╭─ Excerpt

Nonsense! The author is right that oftentimes people hope therapy will be about changing the partner. But any couples therapist I know makes it clear that you can’t force another to change. You can request change and again that is a healthy, grown up thing to be able to do in a relationship but I always ask each person to be accountable for themselves. An intervention I frequently use includes the first step of identifying what part of your partners complaint can you take accountability for.
And as for hundreds of sessions-again this is disparaging. I have seen couples change in a matter of weeks or months. Some issues such as working through infidelity may take much longer and there are some therapy situations where the couple becomes dependent on the therapist to help them navigate issues. The goal in Gottman couples therapy is not to create a perfect marriage but for couples to work until they are able to manage conflict themselves and not need the therapist.
#5 “Men are not big, hairy women.”
The author equates men talking or sharing feelings to some kind of torture. This dividing of the sexes is so unfair to everyone. I have just as many women who don’t want to talk about feelings as I have men who really want to. The bottom line is that people do seem to want to connect and a marriage is made up of two people who may need different things. But if you are a man or woman who values talking and sharing feelings and your partner wants to be with you then they need to work on meeting your needs too.
It comes down to finding ways to respect and honor each other and that may mean both partners have to reach beyond their comfort zone. And not all people want to articulate every emotion but I have met very few people who haven’t come to really value and appreciate feeling heard and understood by their partner and I have been able to help many people do that over the years.
#6 “Counseling is an expensive way to control your spouse.”
I’m starting to feel sorry for this author. No therapist I know is suggesting partners should be controlling each other at all. She is also saying money spent on counseling could be spent on self care. Well some people see counseling as a way of providing care to the self and the couple. I have heard many people say that they feel better since coming to see me and starting to really address issues in their marriage for the first time in a productive way.
Yes it is important to take care of yourself and make yourself happy but is that magically going to give you better tools to handle conflict? Is that going to help you learn to communicate in a healthy way rather than shoving problems under the rug and building resentment? The answer is no. People can learn to be happy individually and still be no better at figuring how to connect deeply to people they love. I see it all the time. We do a poor job of teaching relationship skills and a lot of problems I see are because of this. Counseling can be an effective way to learn and practice these skills and I have seen how figuring out how to connect can be a huge relief to people and bring them a tremendous improvement in quality of life.
This author clearly had a bad experience with couples counseling. But she has been involved in all of 1 couples therapy situations. I have been in this field for 19 years and have seen countless couples and have had the privilege of training with and working with very talented and knowledgeable colleagues.
If marriages just got better by shutting up and just asking happy neighbors how they do it then I suspect my profession would have dried up a long time ago. And one last note to the author. Perhaps it is unfair to talk about therapists taking people’s money when you are selling books and offering relationship “coaching” yourself. Come now isn’t some of your “intimacy coaching” nothing more than a regurgitation of tried and true couples counseling teachings? It is right out of John Gottman to teach increased appreciation and decreased criticism. So maybe our profession has some value after all. It does seem to have given you some tips to pass on in your writing.

╰─
╭─ Study material

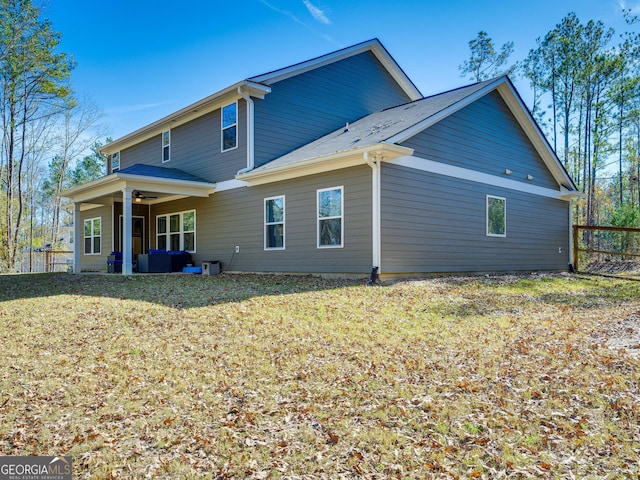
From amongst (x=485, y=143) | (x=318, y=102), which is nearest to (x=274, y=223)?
(x=318, y=102)

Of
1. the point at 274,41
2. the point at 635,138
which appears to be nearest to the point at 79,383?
the point at 274,41

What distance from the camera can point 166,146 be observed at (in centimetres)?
1686

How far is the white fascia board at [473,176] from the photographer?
11159 mm

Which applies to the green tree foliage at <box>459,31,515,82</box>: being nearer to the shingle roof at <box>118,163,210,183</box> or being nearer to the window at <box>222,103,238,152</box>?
the window at <box>222,103,238,152</box>

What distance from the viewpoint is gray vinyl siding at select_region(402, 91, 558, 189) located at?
11820mm

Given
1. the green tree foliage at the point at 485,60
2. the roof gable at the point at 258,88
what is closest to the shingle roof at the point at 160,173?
the roof gable at the point at 258,88

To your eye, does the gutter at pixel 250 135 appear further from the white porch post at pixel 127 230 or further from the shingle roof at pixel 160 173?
the white porch post at pixel 127 230

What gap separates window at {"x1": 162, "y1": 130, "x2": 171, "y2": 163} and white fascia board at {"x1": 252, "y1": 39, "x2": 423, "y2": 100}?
17.3 feet

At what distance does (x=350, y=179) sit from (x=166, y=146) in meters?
8.88

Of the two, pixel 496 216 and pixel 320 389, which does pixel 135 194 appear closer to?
pixel 496 216

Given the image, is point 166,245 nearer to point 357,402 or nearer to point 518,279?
point 518,279

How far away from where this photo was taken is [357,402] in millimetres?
3996

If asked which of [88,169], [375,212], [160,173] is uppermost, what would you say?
[88,169]

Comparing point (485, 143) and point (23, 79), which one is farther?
point (23, 79)
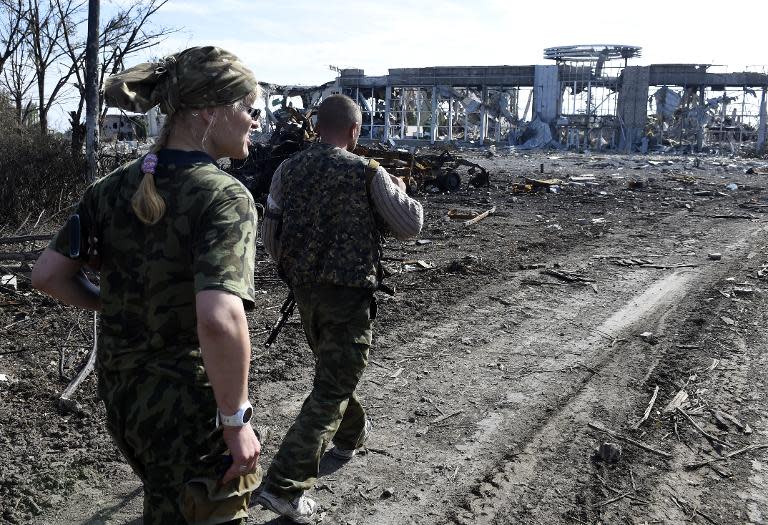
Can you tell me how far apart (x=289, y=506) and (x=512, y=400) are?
1.95 m

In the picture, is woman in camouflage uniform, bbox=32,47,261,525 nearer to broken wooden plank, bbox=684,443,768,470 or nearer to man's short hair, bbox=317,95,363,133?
man's short hair, bbox=317,95,363,133

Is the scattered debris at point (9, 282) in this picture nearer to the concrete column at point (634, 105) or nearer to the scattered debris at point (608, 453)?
the scattered debris at point (608, 453)

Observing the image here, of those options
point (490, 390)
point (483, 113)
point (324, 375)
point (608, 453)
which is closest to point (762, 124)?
point (483, 113)

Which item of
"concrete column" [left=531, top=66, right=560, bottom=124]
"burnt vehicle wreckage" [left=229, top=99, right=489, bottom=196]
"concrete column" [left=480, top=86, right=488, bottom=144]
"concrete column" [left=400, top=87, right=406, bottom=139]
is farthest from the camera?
"concrete column" [left=400, top=87, right=406, bottom=139]

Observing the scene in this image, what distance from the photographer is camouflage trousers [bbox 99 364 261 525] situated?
1.93 metres

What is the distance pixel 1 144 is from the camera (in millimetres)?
10570

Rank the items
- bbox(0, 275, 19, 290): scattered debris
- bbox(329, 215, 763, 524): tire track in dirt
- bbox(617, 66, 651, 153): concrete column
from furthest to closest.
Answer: bbox(617, 66, 651, 153): concrete column, bbox(0, 275, 19, 290): scattered debris, bbox(329, 215, 763, 524): tire track in dirt

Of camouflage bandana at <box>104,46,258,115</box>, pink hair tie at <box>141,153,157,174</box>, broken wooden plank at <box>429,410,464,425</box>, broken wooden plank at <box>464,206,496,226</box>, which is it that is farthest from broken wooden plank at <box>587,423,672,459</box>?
broken wooden plank at <box>464,206,496,226</box>

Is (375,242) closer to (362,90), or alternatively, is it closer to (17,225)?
(17,225)

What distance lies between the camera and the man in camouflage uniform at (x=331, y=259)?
10.9 ft

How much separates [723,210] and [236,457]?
1457 centimetres

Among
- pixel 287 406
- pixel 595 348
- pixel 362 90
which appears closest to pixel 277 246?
pixel 287 406

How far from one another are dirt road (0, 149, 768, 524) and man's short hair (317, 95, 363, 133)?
5.68 ft

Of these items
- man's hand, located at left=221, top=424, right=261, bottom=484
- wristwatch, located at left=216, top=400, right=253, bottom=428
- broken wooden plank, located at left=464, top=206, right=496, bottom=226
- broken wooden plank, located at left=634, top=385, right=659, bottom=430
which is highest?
wristwatch, located at left=216, top=400, right=253, bottom=428
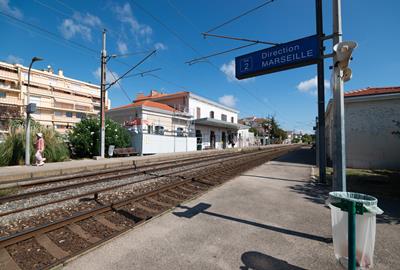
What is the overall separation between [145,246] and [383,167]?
13.9 metres

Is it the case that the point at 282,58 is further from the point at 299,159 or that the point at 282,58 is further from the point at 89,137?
the point at 89,137

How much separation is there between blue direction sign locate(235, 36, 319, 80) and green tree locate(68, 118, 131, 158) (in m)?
13.7

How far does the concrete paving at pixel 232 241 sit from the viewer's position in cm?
271

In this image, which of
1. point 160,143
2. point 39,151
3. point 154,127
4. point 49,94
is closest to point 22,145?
point 39,151

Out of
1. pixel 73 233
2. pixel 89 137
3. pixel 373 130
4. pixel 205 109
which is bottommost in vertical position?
pixel 73 233

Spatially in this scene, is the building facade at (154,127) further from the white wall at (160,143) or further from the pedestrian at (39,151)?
the pedestrian at (39,151)

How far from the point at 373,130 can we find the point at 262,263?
13.1 metres

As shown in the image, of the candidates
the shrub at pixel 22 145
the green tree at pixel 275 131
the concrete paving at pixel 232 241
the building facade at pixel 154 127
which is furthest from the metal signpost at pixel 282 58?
the green tree at pixel 275 131

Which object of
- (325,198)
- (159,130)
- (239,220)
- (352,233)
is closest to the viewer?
(352,233)

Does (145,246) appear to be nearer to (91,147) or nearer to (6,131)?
(6,131)

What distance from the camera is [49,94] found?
5144 cm

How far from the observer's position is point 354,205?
7.15ft

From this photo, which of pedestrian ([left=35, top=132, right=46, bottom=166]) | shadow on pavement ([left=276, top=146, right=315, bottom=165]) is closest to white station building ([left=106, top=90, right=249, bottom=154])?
pedestrian ([left=35, top=132, right=46, bottom=166])

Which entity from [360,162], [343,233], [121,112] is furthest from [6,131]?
[360,162]
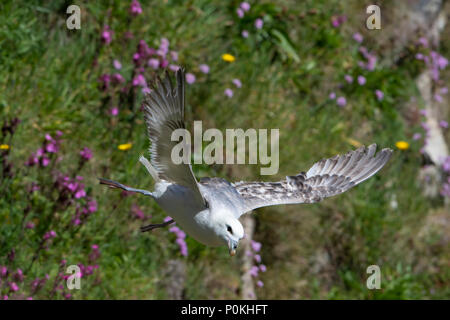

╰─

• **Instructions**:
A: Please retype the stretch of the couples counseling rebuttal from "And as for hundreds" through "need the therapist.".
B: For each statement, answer yes or no according to the couples counseling rebuttal, and quote the words that settle it: (i) The writer has been in the field for 19 years. (ii) The writer has never seen a couple change in less than a year. (iii) The goal in Gottman couples therapy is to create a perfect marriage.

• **Expected responses**:
A:
And as for hundreds of sessions-again this is disparaging. I have seen couples change in a matter of weeks or months. Some issues such as working through infidelity may take much longer and there are some therapy situations where the couple becomes dependent on the therapist to help them navigate issues. The goal in Gottman couples therapy is not to create a perfect marriage but for couples to work until they are able to manage conflict themselves and not need the therapist.

B:
(i) Yes: "I have been in this field for 19 years"
(ii) No: "I have seen couples change in a matter of weeks or months."
(iii) No: "The goal in Gottman couples therapy is not to create a perfect marriage"